Reproducibility of R‐fMRI metrics on the impact of different strategies for multiple comparison correction and sample sizes

Concerns regarding reproducibility of resting‐state functional magnetic resonance imaging (R‐fMRI) findings have been raised. Little is known about how to operationally define R‐fMRI reproducibility and to what extent it is affected by multiple comparison correction strategies and sample size. We comprehensively assessed two aspects of reproducibility, test–retest reliability and replicability, on widely used R‐fMRI metrics in both between‐subject contrasts of sex differences and within‐subject comparisons of eyes‐open and eyes‐closed (EOEC) conditions. We noted permutation test with Threshold‐Free Cluster Enhancement (TFCE), a strict multiple comparison correction strategy, reached the best balance between family‐wise error rate (under 5%) and test–retest reliability/replicability (e.g., 0.68 for test–retest reliability and 0.25 for replicability of amplitude of low‐frequency fluctuations (ALFF) for between‐subject sex differences, 0.49 for replicability of ALFF for within‐subject EOEC differences). Although R‐fMRI indices attained moderate reliabilities, they replicated poorly in distinct datasets (replicability < 0.3 for between‐subject sex differences, < 0.5 for within‐subject EOEC differences).
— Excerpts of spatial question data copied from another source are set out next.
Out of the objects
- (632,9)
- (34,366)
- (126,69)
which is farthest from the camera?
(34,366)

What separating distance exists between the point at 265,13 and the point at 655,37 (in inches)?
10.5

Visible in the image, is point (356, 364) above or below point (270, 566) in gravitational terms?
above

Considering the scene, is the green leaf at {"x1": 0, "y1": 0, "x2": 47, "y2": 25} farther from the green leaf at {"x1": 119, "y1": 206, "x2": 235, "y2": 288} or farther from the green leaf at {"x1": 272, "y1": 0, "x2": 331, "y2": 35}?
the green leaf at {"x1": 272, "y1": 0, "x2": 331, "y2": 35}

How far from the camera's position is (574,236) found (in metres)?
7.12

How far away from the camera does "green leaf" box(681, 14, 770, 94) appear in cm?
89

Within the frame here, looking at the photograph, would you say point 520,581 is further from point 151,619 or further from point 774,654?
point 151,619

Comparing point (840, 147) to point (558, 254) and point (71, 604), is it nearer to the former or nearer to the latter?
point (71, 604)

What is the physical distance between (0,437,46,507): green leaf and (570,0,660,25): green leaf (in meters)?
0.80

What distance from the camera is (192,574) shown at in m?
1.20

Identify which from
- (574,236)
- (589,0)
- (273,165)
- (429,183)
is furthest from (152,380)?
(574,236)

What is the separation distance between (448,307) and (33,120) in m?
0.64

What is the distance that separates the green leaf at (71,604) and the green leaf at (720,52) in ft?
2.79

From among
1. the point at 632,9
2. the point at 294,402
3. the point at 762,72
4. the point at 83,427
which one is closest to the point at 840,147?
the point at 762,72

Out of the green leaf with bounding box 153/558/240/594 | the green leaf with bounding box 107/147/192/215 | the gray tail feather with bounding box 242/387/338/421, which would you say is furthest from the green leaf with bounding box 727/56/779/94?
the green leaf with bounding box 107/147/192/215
By randomly drawing different sample sizes from a single site, we found reliability, sensitivity and positive predictive value (PPV) rose as sample size increased. Small sample sizes (e.g., < 80 [40 per group]) not only minimized power (sensitivity < 2%), but also decreased the likelihood that significant results reflect “true” effects (PPV < 0.26) in sex differences. Our findings have implications for how to select multiple comparison correction strategies and highlight the importance of sufficiently large sample sizes in R‐fMRI studies to enhance reproducibility. Hum Brain Mapp 39:300–318, 2018. © 2017 Wiley Periodicals, Inc.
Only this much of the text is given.